Dois meses mais tarde já tinha a certeza que seria seguro testar a droga em humanos.  Macacos, coelhos, cães e gatos apresentavam o mesmo quadro apresentado com o rato.  Nada de anormal, nada de dor, nenhuma contra indicação.  Somente a invisibilidade vigorava num intervalo de 4 horas em cada animal testado.  Como não possuía assistentes e queria manter o segredo até garantir a patente, dominar cada etapa do processo de desenvolvimento da fórmula, até o término de seu efeito num organismo, seria ele próprio o primeiro humano a tornar-se invisível.

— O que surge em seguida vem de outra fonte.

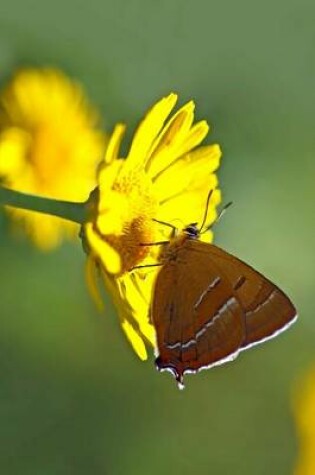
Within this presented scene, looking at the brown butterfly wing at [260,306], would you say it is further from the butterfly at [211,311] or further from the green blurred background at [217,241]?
the green blurred background at [217,241]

Estava psicologicamente pronto para o teste consigo mesmo. Tirou toda sua roupa, mantendo apenas a cueca, tirou seu relógio de pulso e seu cordão de ouro.  A filmadora ligada registrava tudo.  A dose com dois dedos no copo era a medida certa para o seu peso corporal.  Ingeriu todo o conteúdo em poucos goles.  O gosto era amargo, mas nada que provocasse ânsia.  Sentou na cadeira, voltou sua atenção para suas anotações e esperou.  Iria demorar cerca de 30 minutos para a digestão e o começo do efeito.  Estava ansioso, mas conseguia manter a atenção na leitura.  Era cientista respeitado e conhecido pela paciência e tranqüilidade.  Não seria nada perturbador e tudo estava saindo sem nenhum problema constatado.
Uns 25 minutos depois, começou a sentir sua vista embaçada.  Rapidamente percebeu que não estava mais conseguindo ler.  Ao parar a tentativa de leitura, notou que o sintoma não era somente para leitura.  Tudo estava ficando embaçado.  Virou sua cabeça para o espelho em um dos lados e ainda conseguiu enxergar o seu corpo sentado na cadeira sumindo deixando apenas sua cueca no assento como preenchida por ar como um balão.  A imagem do espelho também não era mais visível.  Nem mais o espelho.  Não sentia nada de anormal em seu corpo, mas também já não enxergava mais nada.  Não era cegueira por uma escuridão, mas sim por um clarear branqueador que lhe tirou toda a visão.  Não via absolutamente nada, mas sem nenhum outro sintoma sentido.  Apalpou vários objetos sobre a mesa, a cueca em seu corpo, seu cabelo, enfim, tudo.  Mas estava completamente cego.  Ao entender que teria de ficar naquela condição por 4 horas, soltou um grito:
- Puta que pariu!

Um comentário:

  1. Um memorável e delicioso conto, de fluidez e capacidade de prender nossa atenção até o hilariante e demolidor final. Talvez Orestes seja a reencarnação de Lovecraft em terras de índios vestidos. Esse moço vai longe.